There is a thought experiment/analogy I like called the (quantum) spooky socks that makes a strong point (for me, anyway) about what is real and what exists. I'm not allowed to post the link, but I'm interested in how the statement made by spooky socks relates to interpretations. It is epitomized by the difference between "filling the drawers" and "preparing the chest".
 
  • #80
meBigGuy said:
As I learn more I become less able to relate to the interpretations. They seem contrived. Trying to explain things that can't be explained. I always favored relational interpretations, but they aren't really saying anything more than things are relative and related, which is pretty obvious.

Now you are starting to understand the truth of the situation - all interpretations suck in their own inimitable and peculiar way. As you think about and compare interpretations you get the feeling all you are doing is mapping bits of the same big elephant and we have a long way to go before we see it whole.
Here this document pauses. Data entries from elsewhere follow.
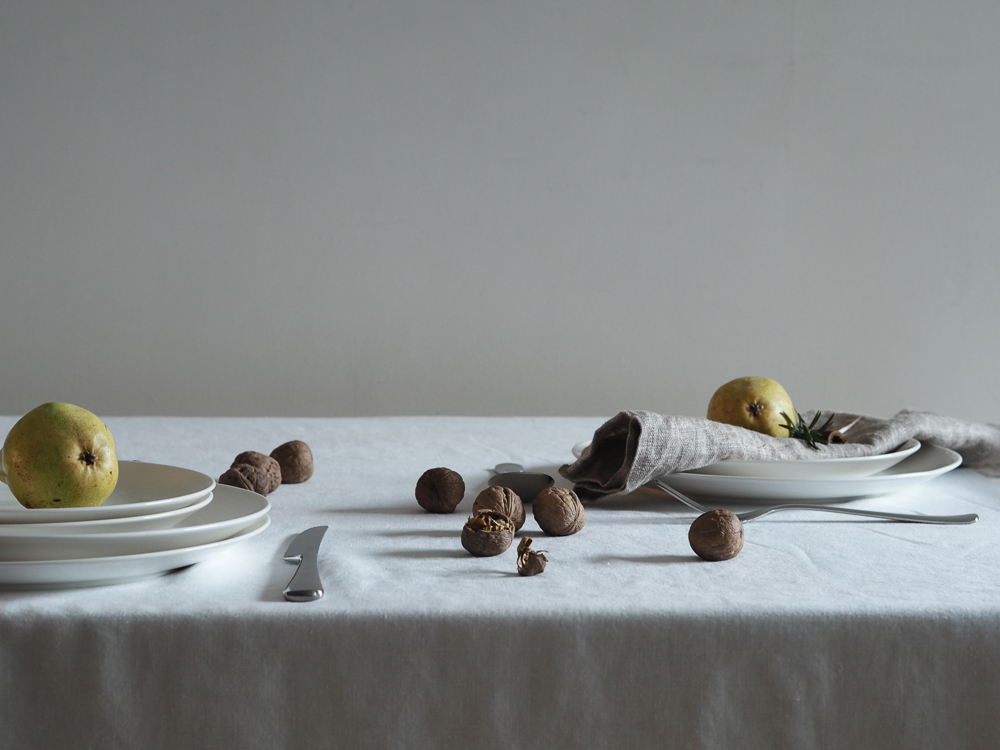 Winter table setting | Design Hunter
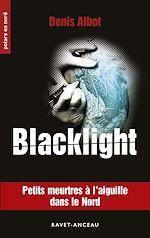 Télécharger cet ebook : Blacklight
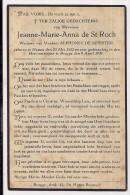 DP Jeanne Marie Anna De St ROCH - De Meester - Namen - Brugge - 1852 / 1936 - Overlijden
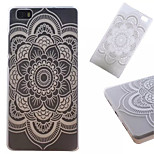 Lotus  Pattern PC Phone Shell For Huawei  P8 Lite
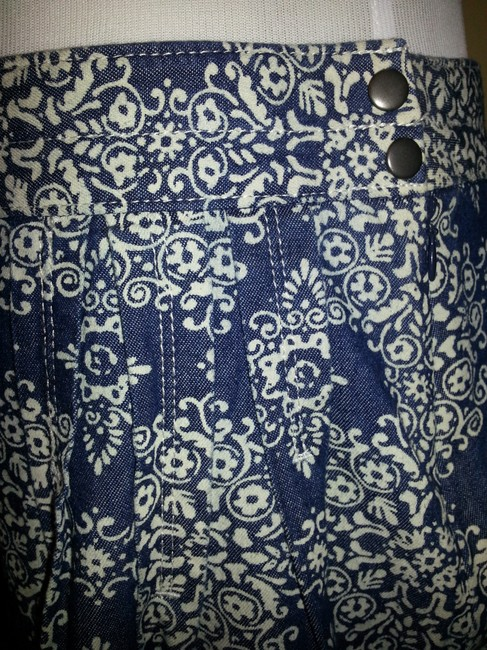 Ann Taylor LOFT Skirt blue & white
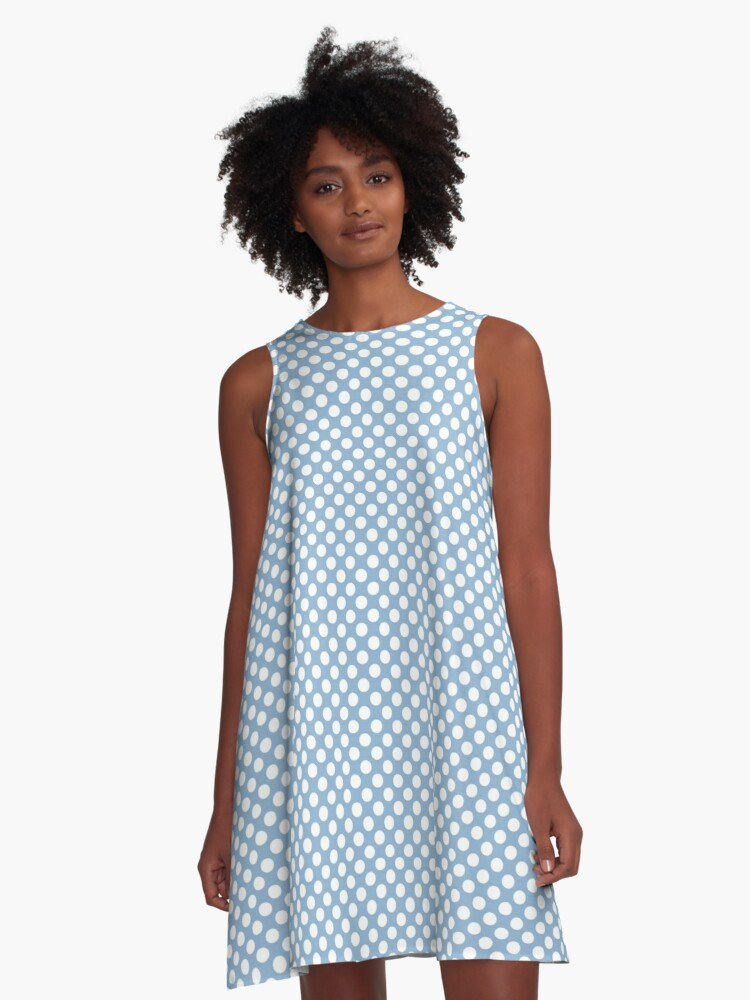 Airy Blue and White Polka Dots A-Line Dress Front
I am an advocate of decoherence as being a big step forward in interpretations, but I think we have a long way to go. I believe string theory will eventually have something very important to say about it - but only time will tell.

Thanks
Bill
 
  • #81
Personally, I think there is a silver lining to the unsatisfactory character of the interpretations-- it is trying to tell us that we don't just need a better theory, we need a better idea of what a theory is. Too long we have gotten away with imagining that physics is happening "out there", with no reference to us, and we are just flies on the wall, taking notes. But that's never what physics really was, or is, it's just an idealization that we got away with for a few centuries. Real physics is done by a physicist, we involve ourselves in nature before we try to figure nature out. This is an inescapable aspect of just what physics is, the breakthrough in science where we stopped being flies on the wall (watching the wheels of the cosmos) and started being players. We realized that we can interact with nature, and use that interaction to figure nature out. That's what we call experiments! But there's a price to pay-- it means we have to realize that physics involves a physicist. That's the primary philosophical impact of quantum mechanics, and the source of the dissatisfaction with our interpretations. Let us not miss the opportunity to learn the appropriate lesson-- we must recast physics as something that we are doing to understand nature, we must understand the role of the physicist in what physics has always been. Perhaps the next great theory will have that flavor-- but if so, string theory is not getting that message.
 
  • #82
Can't we define observation as any action that entangles entities, one of which we might call a measuring device? For example, in the 2 slit experiment, it is the entanglement of a some measurement device (possibly just a particle) with the "test" particle at 1 slit that destroys the interference pattern. If the entanglement (measurement) is weak, the pattern is only partially destroyed. I've always thought that any interaction qualified as observation. The "strength" of the observation depends on the degree of interaction.
 
  • #83
meBigGuy said:
Can't we define observation as any action that entangles entities, one of which we might call a measuring device?

Not really - measurement is a kind of entanglement but the converse is not necessarily true.

I think the best way to define it is simply when a system, environment, and measuring apparatus is in a mixed state after decoherence. Interpretations differ on what you can infer from that but the QM formalism is clear - the result must be one of the 'elements' of the mixture and its probability is its proportion in the mixture.

But, as I think Ken was pointing out, pinning it down is a slippery issue.

Thanks
Bill
 
  • #84
There needs to be a result or at the least a probability of a result? Entanglement in general doesn't mean there is a result (yet). Does that work, or am I just digging myself in deeper.
 
  • #85
I think you're pretty close, but we can be more precise. What a "result" means is that some space of mutually exclusive definite states ("eigenstates") are having their mutual correlations completely scrubbed by the interaction with the environment. Not just any environment will do that in regard to any set of definite states, it requires a very purposefully chosen environment to do that.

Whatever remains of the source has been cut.